Yes, people are already stealing. Someone who worked in a grocery store almost 30 years ago said that 10% of the merchandise was stolen. Can you imagine what the percentage is now? No wonder prices are rising.
February 2, 2019 at 5:59 pm #8745
February 2, 2019 at 6:19 pm #8749
Bit over a decade ago my job put me in about a hundred grocery stores over three states. Some stores were definitely worse than others for theft.

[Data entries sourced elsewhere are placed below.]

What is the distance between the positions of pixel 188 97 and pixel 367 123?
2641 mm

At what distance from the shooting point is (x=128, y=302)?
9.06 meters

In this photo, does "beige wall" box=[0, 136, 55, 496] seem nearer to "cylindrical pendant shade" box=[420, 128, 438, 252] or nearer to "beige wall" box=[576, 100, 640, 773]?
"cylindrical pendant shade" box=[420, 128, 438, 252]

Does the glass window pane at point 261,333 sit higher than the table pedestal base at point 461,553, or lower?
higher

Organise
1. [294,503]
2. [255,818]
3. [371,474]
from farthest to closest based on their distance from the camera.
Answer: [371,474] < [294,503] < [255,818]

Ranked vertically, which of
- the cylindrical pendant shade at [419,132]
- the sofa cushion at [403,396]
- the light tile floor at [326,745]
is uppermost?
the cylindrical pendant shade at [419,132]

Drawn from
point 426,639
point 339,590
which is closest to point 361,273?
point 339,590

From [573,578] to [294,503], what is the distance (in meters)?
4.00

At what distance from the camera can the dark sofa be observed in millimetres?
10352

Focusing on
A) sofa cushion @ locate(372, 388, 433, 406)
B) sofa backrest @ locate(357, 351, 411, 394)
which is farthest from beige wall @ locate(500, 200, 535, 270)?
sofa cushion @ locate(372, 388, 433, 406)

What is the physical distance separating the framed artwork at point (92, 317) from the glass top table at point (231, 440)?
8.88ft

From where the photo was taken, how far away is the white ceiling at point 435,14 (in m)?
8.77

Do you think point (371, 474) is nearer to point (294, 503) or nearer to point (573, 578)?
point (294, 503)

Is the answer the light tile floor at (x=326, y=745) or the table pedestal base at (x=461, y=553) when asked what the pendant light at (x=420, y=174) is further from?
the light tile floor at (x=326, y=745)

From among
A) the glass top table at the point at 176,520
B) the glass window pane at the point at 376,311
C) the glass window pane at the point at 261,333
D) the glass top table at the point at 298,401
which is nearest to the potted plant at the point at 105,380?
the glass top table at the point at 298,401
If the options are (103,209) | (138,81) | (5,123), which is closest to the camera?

One store near the rez in NM, probably lost close to 40% to theft.
Our local Walmart, a 2 million dollar store suffered around $100k in 2014 in theft losses.
Something to think about.
February 2, 2019 at 9:03 pm #8757
What’s rule 7.62 and rule .303?
February 2, 2019 at 10:23 pm #8759
February 3, 2019 at 12:10 am #8765
When DH finally got on board years ago, I made a comment: You know, meat might be a “condiment” in a Post Stuff Hits Fan scenario. He looked at me with horror. We’re carnivores. So there are many ways and means but half or more can fail. Not all your eggs in one basket, indeed!
Couple more ideas for carnivores. Rabbits and quail. Both are [mostly] quiet and can be kept indoors with fastidious cage cleaning [which is good compost material]. Easier to hide than a Hereford or even a goat. Goats, chickens/ducks are NOISY.
OldMtWoman ….a little of this way and a little of that way…and keeping all of it quiet!
February 3, 2019 at 12:27 am #8766
OldMTWoman- your remark about meat being a condiment and your dh’s reaction hit my funny bone. Too bad it might be all too true. I knew one person who shot and ate the intruder in her garden- a groundhog.